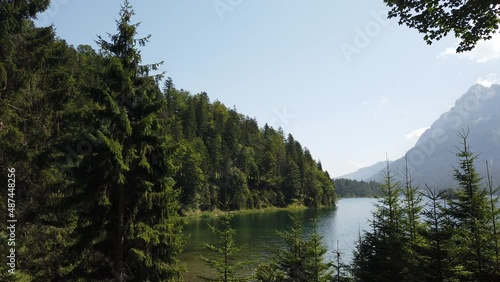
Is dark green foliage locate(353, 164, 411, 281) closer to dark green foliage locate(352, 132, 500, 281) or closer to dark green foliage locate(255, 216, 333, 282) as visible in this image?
dark green foliage locate(352, 132, 500, 281)

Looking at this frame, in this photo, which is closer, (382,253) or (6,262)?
(6,262)

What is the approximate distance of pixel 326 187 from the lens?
129m

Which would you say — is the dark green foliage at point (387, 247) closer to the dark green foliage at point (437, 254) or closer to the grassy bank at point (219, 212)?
the dark green foliage at point (437, 254)

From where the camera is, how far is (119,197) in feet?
39.6

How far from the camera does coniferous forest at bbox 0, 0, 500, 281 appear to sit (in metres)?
11.7

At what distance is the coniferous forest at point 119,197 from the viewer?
38.3 ft

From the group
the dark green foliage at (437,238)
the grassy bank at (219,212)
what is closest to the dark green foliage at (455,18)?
the dark green foliage at (437,238)

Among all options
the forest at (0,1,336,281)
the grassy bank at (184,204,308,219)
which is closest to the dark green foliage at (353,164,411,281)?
the forest at (0,1,336,281)

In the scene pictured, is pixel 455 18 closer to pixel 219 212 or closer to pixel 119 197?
pixel 119 197

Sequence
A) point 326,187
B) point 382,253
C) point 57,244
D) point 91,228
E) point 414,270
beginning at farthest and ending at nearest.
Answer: point 326,187
point 382,253
point 57,244
point 414,270
point 91,228

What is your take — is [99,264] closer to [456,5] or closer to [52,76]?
[52,76]

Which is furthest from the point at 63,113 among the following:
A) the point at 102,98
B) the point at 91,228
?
the point at 91,228

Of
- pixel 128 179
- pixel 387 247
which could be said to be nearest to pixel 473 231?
pixel 387 247

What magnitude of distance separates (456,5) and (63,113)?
57.4 ft
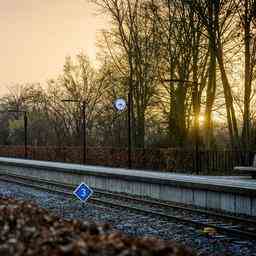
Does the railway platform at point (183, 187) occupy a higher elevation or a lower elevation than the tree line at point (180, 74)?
lower

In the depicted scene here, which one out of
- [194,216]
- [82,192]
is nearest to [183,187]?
[194,216]

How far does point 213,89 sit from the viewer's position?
1388 inches

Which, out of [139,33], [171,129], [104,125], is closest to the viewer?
[171,129]

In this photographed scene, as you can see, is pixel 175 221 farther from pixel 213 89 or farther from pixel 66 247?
pixel 213 89

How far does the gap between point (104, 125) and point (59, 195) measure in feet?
117

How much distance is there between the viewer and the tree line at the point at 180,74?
3259 cm

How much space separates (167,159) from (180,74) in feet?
24.0

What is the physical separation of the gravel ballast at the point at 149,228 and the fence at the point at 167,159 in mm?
10778

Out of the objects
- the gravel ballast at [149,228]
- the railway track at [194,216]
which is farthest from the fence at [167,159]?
the gravel ballast at [149,228]

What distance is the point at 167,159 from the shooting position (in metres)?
34.8

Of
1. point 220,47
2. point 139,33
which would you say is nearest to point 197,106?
point 220,47

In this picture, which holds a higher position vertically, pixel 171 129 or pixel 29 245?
pixel 171 129

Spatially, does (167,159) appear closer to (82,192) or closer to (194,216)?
(82,192)

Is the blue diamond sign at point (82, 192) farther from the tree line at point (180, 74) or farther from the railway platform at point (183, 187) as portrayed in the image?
the tree line at point (180, 74)
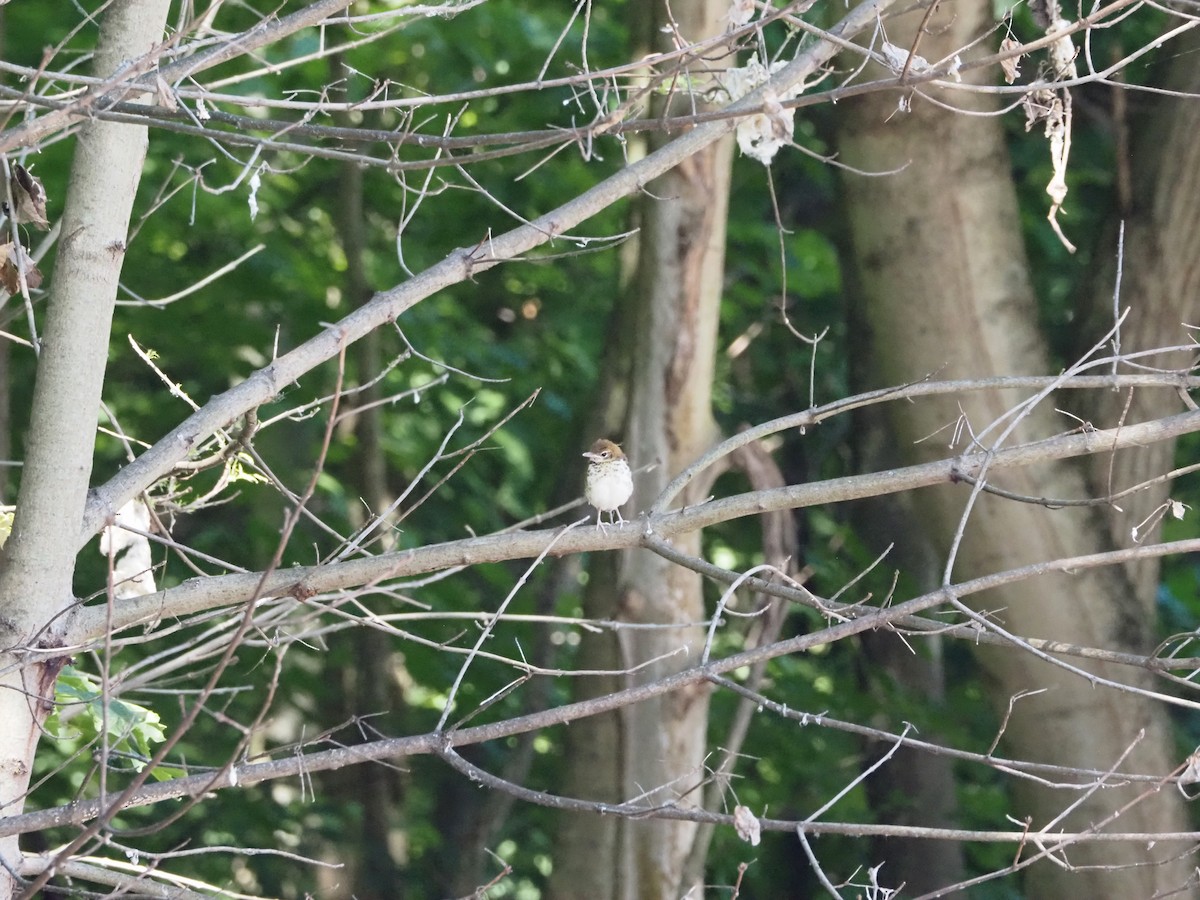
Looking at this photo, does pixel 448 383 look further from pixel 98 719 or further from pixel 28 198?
pixel 28 198

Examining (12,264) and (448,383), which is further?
(448,383)

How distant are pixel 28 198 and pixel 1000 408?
9.31ft

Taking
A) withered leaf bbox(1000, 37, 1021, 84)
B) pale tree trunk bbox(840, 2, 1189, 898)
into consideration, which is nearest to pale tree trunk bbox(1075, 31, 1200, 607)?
pale tree trunk bbox(840, 2, 1189, 898)

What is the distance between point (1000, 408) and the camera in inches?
156

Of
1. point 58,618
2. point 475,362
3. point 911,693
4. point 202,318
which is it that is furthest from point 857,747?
point 58,618

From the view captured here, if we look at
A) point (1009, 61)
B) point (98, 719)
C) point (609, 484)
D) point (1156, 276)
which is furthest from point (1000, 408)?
point (98, 719)

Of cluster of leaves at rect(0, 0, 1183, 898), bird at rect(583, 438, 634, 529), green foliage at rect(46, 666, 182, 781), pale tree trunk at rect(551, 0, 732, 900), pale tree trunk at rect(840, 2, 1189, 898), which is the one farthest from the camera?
cluster of leaves at rect(0, 0, 1183, 898)

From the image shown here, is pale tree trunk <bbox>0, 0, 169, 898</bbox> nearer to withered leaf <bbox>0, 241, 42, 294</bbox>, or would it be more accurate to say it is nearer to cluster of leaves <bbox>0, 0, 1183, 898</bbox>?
withered leaf <bbox>0, 241, 42, 294</bbox>

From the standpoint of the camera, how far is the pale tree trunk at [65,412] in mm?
2158

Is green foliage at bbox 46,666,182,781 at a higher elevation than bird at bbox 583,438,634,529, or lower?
lower

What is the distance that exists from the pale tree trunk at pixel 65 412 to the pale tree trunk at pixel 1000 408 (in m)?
2.37

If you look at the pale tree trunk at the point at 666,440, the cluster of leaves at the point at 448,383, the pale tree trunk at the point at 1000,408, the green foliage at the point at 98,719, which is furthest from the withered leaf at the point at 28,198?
the cluster of leaves at the point at 448,383

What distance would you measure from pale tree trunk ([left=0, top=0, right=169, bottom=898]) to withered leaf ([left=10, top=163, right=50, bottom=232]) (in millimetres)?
51

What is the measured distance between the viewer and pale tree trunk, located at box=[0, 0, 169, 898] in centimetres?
216
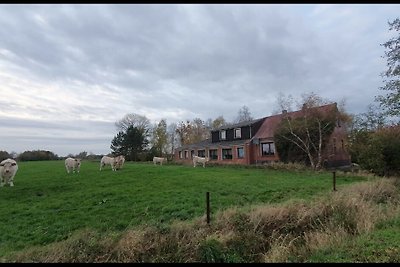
───
- Stated problem
Return every line of the items above that contains the word "leaves".

- Task result
Of cluster of leaves at rect(0, 0, 1183, 898), bird at rect(583, 438, 634, 529), green foliage at rect(46, 666, 182, 781), pale tree trunk at rect(551, 0, 732, 900), pale tree trunk at rect(840, 2, 1189, 898), which is the one farthest from the camera?
cluster of leaves at rect(0, 0, 1183, 898)
From the image shown here, is pale tree trunk <bbox>0, 0, 169, 898</bbox> nearer to withered leaf <bbox>0, 241, 42, 294</bbox>, or would it be more accurate to say it is nearer to cluster of leaves <bbox>0, 0, 1183, 898</bbox>?
If you look at the pale tree trunk at the point at 666,440, the cluster of leaves at the point at 448,383, the pale tree trunk at the point at 1000,408, the green foliage at the point at 98,719, which is furthest from the withered leaf at the point at 28,198?
the cluster of leaves at the point at 448,383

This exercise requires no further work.